* **REQUIREMENT**:
Write out the following listing word for word, keeping every line as it appears.

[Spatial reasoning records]

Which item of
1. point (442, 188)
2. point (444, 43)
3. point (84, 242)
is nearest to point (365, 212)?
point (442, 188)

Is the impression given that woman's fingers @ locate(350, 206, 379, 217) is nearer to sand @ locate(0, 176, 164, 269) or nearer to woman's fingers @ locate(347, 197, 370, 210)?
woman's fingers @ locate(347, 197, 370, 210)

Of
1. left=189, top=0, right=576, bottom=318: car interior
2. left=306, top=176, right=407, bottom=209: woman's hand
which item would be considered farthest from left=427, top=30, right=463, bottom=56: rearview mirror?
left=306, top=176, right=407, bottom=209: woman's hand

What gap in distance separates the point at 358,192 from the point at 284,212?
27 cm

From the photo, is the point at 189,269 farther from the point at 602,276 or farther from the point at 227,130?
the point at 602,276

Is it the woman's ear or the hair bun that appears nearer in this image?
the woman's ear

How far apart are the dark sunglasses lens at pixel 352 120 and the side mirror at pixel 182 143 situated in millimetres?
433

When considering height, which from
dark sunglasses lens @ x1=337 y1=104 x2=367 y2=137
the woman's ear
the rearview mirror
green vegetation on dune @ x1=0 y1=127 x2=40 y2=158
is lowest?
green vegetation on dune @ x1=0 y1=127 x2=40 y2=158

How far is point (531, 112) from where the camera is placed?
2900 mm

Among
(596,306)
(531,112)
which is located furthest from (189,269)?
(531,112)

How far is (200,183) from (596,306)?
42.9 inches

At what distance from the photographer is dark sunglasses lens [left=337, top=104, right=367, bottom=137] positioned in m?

* **FINAL ANSWER**:
Which item of
1. point (442, 188)
2. point (444, 43)
3. point (84, 242)
is nearest to point (365, 212)?
point (442, 188)

Is the impression given that woman's fingers @ locate(350, 206, 379, 217) is nearer to sand @ locate(0, 176, 164, 269) or nearer to woman's fingers @ locate(347, 197, 370, 210)?
woman's fingers @ locate(347, 197, 370, 210)

Of
1. left=189, top=0, right=576, bottom=318: car interior
2. left=306, top=176, right=407, bottom=209: woman's hand
which item would be considered farthest from left=427, top=30, right=463, bottom=56: rearview mirror?
left=306, top=176, right=407, bottom=209: woman's hand

What gap in distance separates the point at 358,192 from the point at 284,212?
27 cm

From the photo, is the point at 189,269 farther from the point at 602,276 or farther from the point at 227,130?
the point at 602,276

Is it the woman's ear or the hair bun that appears nearer in this image?
the woman's ear

How far apart are the dark sunglasses lens at pixel 352 120 and the side mirror at pixel 182 143 situated in millimetres?
433

When considering height, which from
dark sunglasses lens @ x1=337 y1=104 x2=367 y2=137
the woman's ear
the rearview mirror
green vegetation on dune @ x1=0 y1=127 x2=40 y2=158
is lowest?
green vegetation on dune @ x1=0 y1=127 x2=40 y2=158

How far is point (531, 112) from where the camera is placed?
2900 mm

Among
(596,306)
(531,112)
which is located furthest from (189,269)?
(531,112)

How far is (200,183) from (596,306)?
42.9 inches

At what distance from the photographer is dark sunglasses lens [left=337, top=104, right=367, bottom=137] positioned in m?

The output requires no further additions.